Le 9 avril, le président égyptien Abdelfattah Sissi a été reçu à Washington par le président Donald Trump. Le 30 avril, la porte-parole de la Maison-Blanche Sarah Sanders a fait cette déclaration : « Le président des Etats-Unis envisage de placer les Frères musulmans sur la liste noire américaine des organisations terroristes. Le président s’est entretenu avec son équipe de sécurité nationale et les dirigeants de la région qui partagent son inquiétude et cette désignation est en cours d’examen suivant le processus interne. »
Pratiquement tous les commentateurs et tous les observateurs ont fait le lien entre la visite de Sissi et l’annonce, trois semaines plus tard exactement, de l’intention de l’Exécutif américain d’ajouter la nébuleuse des Frères musulmans à sa liste noire des organisations terroristes. D’autant que Trump, qui a visiblement sympathisé avec son invité, n’a pas raté l’occasion de louer « le bon travail » qu’est en train de faire son homologue égyptien.
L’homme le plus heureux de l’annonce de la Maison-Blanche est incontestablement le président égyptien qui savoure déjà la perspective de voir ses pires ennemis épinglés par le président américain; et qui, dans le même temps, se délecte de sa capacité de convaincre la plus grande puissance du monde de se ranger aux côtés de l’Egypte dans sa bataille incessante contre la confrérie.
L’homme le plus malheureux de l’annonce de la Maison-Blanche est sans aucun doute le président turc Recep Tayyip Erdogan qui se lamente déjà de voir ses meilleurs amis et ses plus fidèles soutiens menacés de figurer d’un jour à l’autre sur la liste noire américaine des organisations terroristes.
Erdogan se trouve dans une situation cauchemardesque rien qu’en imaginant les conséquences désastreuses pour le parti islamiste turc qui vient de subir une catastrophe électorale dans les récentes élections municipales, où il a déjà laissé des plumes dans toutes les grandes villes turques.
On peut supposer sans risque d’erreur que les deux hommes sont en train de prier, chacun de son côté. Sissi prie pour que son beau rêve devienne réalité et Erdogan prie pour que son mauvais rêve ne se transforme pas en vrai cauchemar.
En attendant les résultats des prières de l’un et de l’autre, la vraie bataille qui décidera du sort de la confrérie se déroule à Washington. Le président Trump, son conseiller John Bolton et son secrétaire d’Etat Mike Pompeo sont pour l’inscription de la confrérie sur la liste des organisations terroristes. Alors que le département de la Défense et certaines agences de renseignements, dont la CIA, sont en train de faire toutes les pressions possibles pour les dissuader d’aller de l’avant.

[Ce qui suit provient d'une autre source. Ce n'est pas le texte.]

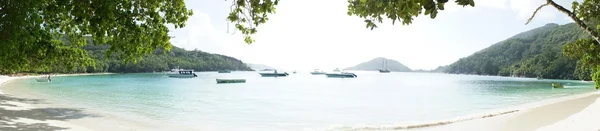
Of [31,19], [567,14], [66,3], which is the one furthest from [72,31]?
[567,14]

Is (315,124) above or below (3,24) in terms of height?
below

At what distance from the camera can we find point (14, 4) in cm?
849

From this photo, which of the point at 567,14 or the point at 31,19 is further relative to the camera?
the point at 31,19

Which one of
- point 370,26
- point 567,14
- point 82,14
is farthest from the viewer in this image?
point 82,14

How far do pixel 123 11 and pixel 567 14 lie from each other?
822 cm

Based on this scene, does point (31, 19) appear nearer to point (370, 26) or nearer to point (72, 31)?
point (72, 31)

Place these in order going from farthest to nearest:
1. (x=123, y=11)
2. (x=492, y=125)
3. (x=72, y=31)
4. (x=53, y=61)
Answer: (x=53, y=61) < (x=492, y=125) < (x=72, y=31) < (x=123, y=11)

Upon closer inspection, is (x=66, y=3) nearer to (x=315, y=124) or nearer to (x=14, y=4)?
(x=14, y=4)

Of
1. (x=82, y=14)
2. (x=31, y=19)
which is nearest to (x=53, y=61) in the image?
(x=31, y=19)

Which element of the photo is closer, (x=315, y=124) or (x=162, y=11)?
(x=162, y=11)

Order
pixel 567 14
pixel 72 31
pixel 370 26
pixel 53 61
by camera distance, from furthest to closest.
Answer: pixel 53 61, pixel 72 31, pixel 567 14, pixel 370 26

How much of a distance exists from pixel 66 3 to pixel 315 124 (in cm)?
1304

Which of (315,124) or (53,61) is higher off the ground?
(53,61)

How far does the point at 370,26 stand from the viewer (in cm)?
518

Mais à supposer que Trump ne se laisse pas dissuader et aille jusqu’au bout, l’application de sa décision s’avérera un véritable casse-tête. Car la confrérie des Frères musulmans n’est pas une organisation comme les autres. C’est un labyrinthe composé de cellules, avec ou sans liens entre elles, qui sont présentes dans la plupart des pays du monde et disséminées sur les cinq continents.
On trouve des Frères musulmans dans tous les pays musulmans de l’Indonésie au Maroc et dans tous les pays chrétiens de la Suède à la Nouvelle-Zélande. Comment recenser toutes les composantes de ce labyrinthe et suivre tous ceux, pays, organisations ou individus qui coopèrent ouvertement ou secrètement avec elles ?

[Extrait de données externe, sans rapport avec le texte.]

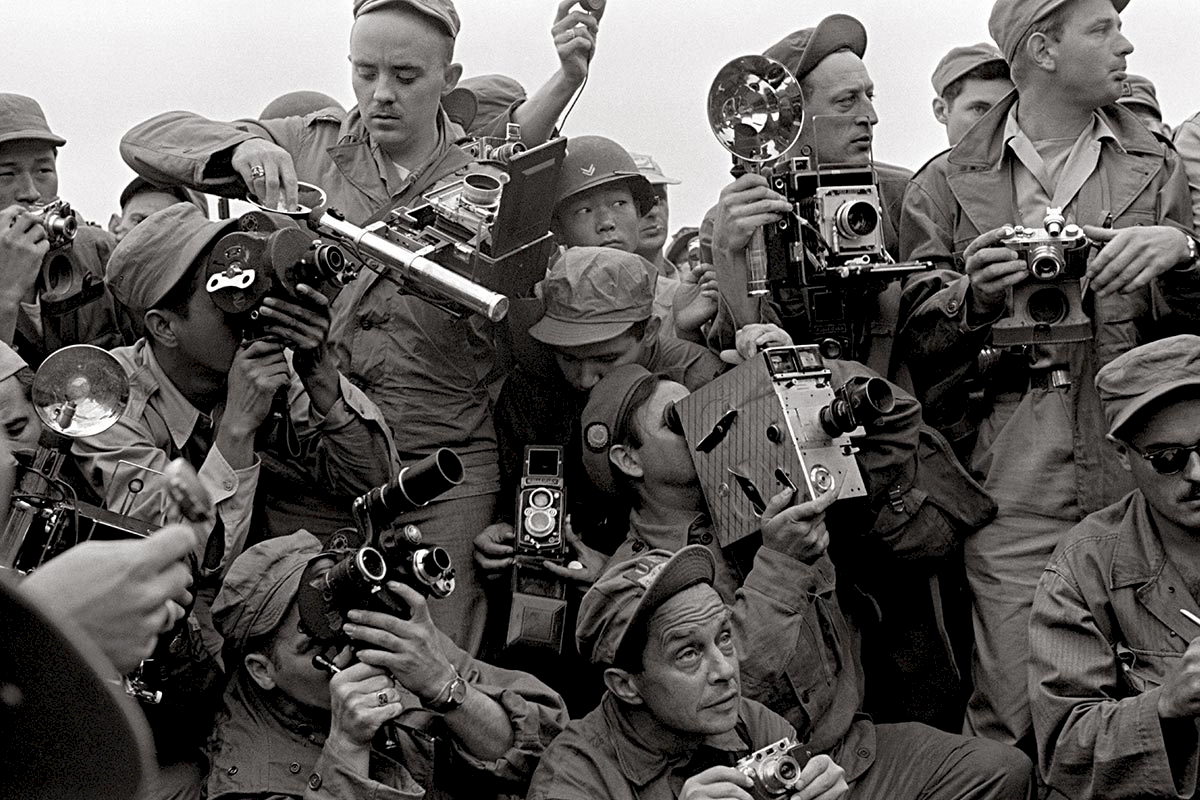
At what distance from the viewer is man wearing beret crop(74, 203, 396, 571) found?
4.48 meters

Le lien entre le terrorisme et les Frères musulmans est une évidence. Leur organisation constitue, depuis sa naissance en 1928, le tronc sur lequel ont évolué avec le temps des branches et des ramifications dont les plus violentes sont Al Qaida, Annusra et Daech.
Ces organisations terroristes violentes n’ont pas surgi du néant. Leurs créateurs avaient fait leurs premiers pas dans l’organisation-mère des Frères musulmans, où ils étaient endoctrinés et coulés dans le moule de la Confrérie.

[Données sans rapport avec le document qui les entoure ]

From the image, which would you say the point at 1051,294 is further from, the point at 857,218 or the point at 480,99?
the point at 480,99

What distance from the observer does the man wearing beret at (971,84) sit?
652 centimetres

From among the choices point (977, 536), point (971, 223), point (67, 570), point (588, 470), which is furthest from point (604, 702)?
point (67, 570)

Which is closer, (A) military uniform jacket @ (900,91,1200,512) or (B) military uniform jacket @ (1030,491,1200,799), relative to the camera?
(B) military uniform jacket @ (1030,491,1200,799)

Plutôt que de mettre une nébuleuse d’organisations sur la liste noire du terrorisme, il serait peut-être plus efficace de mettre la pression sur les pays qui, à l’instar de la Turquie et du Qatar, les soutiennent depuis des années financièrement, politiquement et militairement, comme c’est le cas jusqu’à ce jour en Syrie et en Libye.
Les Frères et leurs principaux sponsors turcs et qataris sont sans doute inquiets de la procédure qui se prépare contre eux à la Maison-Blanche. Il leur reste toutefois la possibilité de prier le bon Dieu pour que les éléments les plus influents de l’Etat profond au Pentagone et à la CIA l’emportent, dans le bras de fer qui les oppose aux éléments les plus influents de l’Exécutif fédéral.